Editorial: The best sporting event in America has begun


by Hunter Hillygus, Sports Editor

March Madness has officially begun, and the best sporting event in America is underway. And the outpour of support for college basketball comes out of the woodwork from across the country.

The Creighton versus Rhode Island matchup that you couldn’t pay someone to watch in the middle of December becomes primetime television once March rolls around. The Saint Mary’s and VCU game, normally a game that would struggle to pull viewership in the five digits, becomes must-watch TV. And that’s OK, hopping on a bandwagon is a part of what makes March Madness great.

It allows you to be exposed to programs and players that you would have otherwise never heard of and gives small-school players a chance to showcase what they can do on a national stage.

Everyone remembers Florida Gulf Coast’s run in the tournament in 2013 as a 15 seed. They beat Georgetown and San Diego State before falling to Florida in the Sweet 16. You remember their high-flying act coined by national pundits as “Dunk City,” Brett Comer throwing alley-oops to Sherwood Brown and company.

March Madness gave them their stage and a chance to be remembered.

You probably don’t know what Comer and Brown are up to these days, I sure as hell know I don’t, but I remember the week in March four years ago when you couldn’t watch ESPN for five minutes without seeing one of their highlights.

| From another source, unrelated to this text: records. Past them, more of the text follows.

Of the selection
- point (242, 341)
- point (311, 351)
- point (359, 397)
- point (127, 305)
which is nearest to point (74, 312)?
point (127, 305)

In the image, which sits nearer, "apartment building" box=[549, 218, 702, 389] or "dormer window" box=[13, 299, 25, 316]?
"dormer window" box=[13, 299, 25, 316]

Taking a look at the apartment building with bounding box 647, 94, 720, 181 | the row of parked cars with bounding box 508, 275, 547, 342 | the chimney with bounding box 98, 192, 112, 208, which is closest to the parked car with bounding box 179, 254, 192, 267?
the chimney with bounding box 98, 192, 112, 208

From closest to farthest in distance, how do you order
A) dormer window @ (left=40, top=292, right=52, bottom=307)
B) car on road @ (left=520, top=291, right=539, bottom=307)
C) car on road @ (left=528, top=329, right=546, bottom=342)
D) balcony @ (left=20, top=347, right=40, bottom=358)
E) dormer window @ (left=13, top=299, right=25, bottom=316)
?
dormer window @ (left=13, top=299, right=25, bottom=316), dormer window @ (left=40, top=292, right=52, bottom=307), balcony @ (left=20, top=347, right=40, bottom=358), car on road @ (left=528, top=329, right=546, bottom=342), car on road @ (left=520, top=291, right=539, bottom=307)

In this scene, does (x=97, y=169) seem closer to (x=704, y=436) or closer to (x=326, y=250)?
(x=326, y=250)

That’s what makes March Madness special.

It allows for future stars to be introduced to the nation.

You may remember a baby-faced point guard by the name of Steph Curry leading the Davidson Wildcats to the Elite 8 as a sophomore in 2008. Or you may recall a guard named C.J. McCollum from Lehigh leading the Mountain Hawks over Duke in 2012. You may even be reminded of Gordon Hayward, another wiry, baby-faced assassin that led the then obscure Butler Bulldogs to the national championship game in 2010, before falling to Coach K and Duke (what if that half-court shot would’ve went in though?).

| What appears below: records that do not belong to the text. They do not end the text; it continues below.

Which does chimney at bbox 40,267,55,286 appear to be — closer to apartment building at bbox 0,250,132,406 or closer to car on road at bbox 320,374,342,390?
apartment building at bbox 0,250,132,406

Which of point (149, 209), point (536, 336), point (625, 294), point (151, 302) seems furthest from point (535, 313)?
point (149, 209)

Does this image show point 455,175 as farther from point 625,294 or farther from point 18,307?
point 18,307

All of those players are bona fide stars in the NBA now, two of the three (Curry and Hayward) having been All-Stars, Curry the first unanimous MVP in NBA history, but they all have one thing in common: They introduced themselves to the nation via the NCAA Tournament. And that’s what makes the tournament special.

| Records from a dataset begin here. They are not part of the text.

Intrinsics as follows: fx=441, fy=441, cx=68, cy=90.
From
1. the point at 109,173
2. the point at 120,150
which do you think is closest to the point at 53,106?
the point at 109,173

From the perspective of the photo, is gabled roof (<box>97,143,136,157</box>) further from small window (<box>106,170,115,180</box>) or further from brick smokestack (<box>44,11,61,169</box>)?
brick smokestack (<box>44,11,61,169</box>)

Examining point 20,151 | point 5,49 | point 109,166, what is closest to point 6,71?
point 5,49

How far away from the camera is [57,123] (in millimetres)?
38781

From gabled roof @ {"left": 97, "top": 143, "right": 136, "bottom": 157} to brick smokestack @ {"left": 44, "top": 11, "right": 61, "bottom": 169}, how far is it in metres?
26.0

You are guaranteed the seemingly impossible upsets (shout out to the 2011 VCU Rams) and the massive collapses (cough, Northern Iowa, cough).

There isn’t another American sporting event with the parity of March Madness. The same three quarterbacks (Brady, Manning, Roethlisberger) have represented the AFC in the Super Bowl for the past 13 years with the exception of 2013 when Joe Flacco led the Ravens to the championship, you can all but pencil in the Cavs and Warriors in the NBA finals, and you can pretty much predict the six or so teams that will be in the hunt for the World Series.

You can’t predict March Madness, though.

Your bracket is probably massively and horribly wrong, so is mine.

There is a team about to make some noise that we don’t see coming, there is a team we all have in the Final Four that is about to bust our brackets.

There will be a player who plays their way into America’s hearts and minds that will be working a cozy desk job at Enterprise Rent-A-Car six months from now, but, again, that’s OK. He got his moment. He’ll always remember that and so will we.

And that’s what makes March Madness special.